Texte sélectionné:

'''

Cependant, l’État français ne semble pas partager cette vision. “Il y a deux technologies clés où nous devons maintenir notre souveraineté : les outils de détection des attaques (nous ne savons pas d’où elles peuvent venir, nous ne pouvons faire confiance à personne) et le chiffrement (ce qui est confidentiel doit le rester)”, explique Gerôme Billois lors du Paris cyber summit 2022, en écho aux priorités identifiées par l’Agence nationale de la sécurité des systèmes d’information (ANSSI).

Fin 2019, l’État s’est mobilisé pour empêcher l’acquisition de la jeune pousse du Nord, Vade Secure, spécialisée dans la protection des échanges par e-mail. En revanche, l’année dernière, Alsid, une pépite de la sécurisation des réseaux, a déménagé aux États-Unis, où elle exerçait une bonne partie de son activité, après avoir été rachetée pour 90 millions d’euros. Le ministère de l’Économie a étudié le dossier sans intervenir.

'''

Données fournies:
'''

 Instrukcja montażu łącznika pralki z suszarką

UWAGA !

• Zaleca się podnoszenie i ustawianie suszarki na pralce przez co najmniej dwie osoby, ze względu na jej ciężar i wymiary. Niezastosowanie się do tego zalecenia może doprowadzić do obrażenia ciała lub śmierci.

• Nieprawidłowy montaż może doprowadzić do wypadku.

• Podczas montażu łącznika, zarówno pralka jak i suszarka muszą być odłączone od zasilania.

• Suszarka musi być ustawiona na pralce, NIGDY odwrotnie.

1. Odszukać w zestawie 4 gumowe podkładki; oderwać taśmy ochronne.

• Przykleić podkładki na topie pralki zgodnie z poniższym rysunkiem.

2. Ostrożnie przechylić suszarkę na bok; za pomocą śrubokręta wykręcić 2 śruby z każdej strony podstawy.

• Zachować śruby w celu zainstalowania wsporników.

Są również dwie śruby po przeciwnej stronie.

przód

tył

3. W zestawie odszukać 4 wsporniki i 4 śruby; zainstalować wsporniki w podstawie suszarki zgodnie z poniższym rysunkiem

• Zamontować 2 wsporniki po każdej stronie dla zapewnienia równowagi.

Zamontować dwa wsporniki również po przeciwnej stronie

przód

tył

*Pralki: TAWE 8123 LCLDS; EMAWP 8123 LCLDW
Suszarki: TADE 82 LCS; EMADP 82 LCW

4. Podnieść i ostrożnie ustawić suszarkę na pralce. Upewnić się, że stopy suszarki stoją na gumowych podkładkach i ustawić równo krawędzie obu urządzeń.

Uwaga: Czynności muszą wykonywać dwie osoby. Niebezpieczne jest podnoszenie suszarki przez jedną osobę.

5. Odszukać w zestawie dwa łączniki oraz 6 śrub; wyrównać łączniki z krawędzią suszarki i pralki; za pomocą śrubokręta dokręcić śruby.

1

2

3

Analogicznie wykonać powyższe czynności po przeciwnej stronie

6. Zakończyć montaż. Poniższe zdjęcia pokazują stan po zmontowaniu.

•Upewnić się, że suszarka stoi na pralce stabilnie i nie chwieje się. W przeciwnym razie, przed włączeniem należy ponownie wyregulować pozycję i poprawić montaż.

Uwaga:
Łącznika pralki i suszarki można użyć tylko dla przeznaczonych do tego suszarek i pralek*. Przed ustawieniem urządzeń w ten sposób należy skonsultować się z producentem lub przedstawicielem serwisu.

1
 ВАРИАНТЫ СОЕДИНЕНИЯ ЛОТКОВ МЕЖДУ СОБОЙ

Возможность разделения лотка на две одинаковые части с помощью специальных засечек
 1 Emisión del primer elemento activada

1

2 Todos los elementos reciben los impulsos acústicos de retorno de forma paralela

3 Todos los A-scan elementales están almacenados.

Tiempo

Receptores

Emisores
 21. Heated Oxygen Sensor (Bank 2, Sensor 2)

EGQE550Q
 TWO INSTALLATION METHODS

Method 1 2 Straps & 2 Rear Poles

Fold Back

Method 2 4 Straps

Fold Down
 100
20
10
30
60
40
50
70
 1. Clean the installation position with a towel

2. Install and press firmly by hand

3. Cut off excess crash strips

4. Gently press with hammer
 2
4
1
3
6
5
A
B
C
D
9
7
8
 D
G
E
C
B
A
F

'''

Action demandée A:
Répondez à ces questions d'après le texte sur la souveraineté en cybersécurité :
(i) Quelles sont les deux technologies clés citées par Gerôme Billois ?
(ii) Dans quel domaine la jeune pousse Vade Secure est-elle spécialisée ?
(iii) Pour quel montant Alsid a-t-elle été rachetée ?
Action demandée B: Traduisez en anglais cette phrase du texte sur la souveraineté en cybersécurité : « Le ministère de l’Économie a étudié le dossier sans intervenir. »
Action demandée C: Poursuivez le texte sur la souveraineté en cybersécurité après sa dernière phrase.

Résultat A:
(i) Les outils de détection des attaques et le chiffrement.
(ii) La protection des échanges par e-mail.
(iii) 90 millions d'euros.

Résultat B: The Ministry of the Economy reviewed the case without intervening.

Résultat C:
Toujours plus d’attaques cybernétiques

  • L’année 2021 a enregistré une augmentation de 37 % des cyberattaques recensées contre les entités françaises, qu’elles soient publiques ou privées, selon le rapport annuel de l’Agence nationale de la sécurité des systèmes d’information (ANSSI).

  • Les attaques par ransomware, ces logiciels malveillants qui prennent en otage des données jusqu’au paiement d’une rançon, ont surtout touché les petites et moyennes entreprises (TPE et PME) ainsi que les entreprises de taille intermédiaire (ETI, 34 % des victimes) et les collectivités locales (19 %). “Ces attaques, qui ont fait la une des médias, ne doivent pas occulter les campagnes d’espionnage et de sabotage, particulièrement préoccupantes”, précise l’Agence.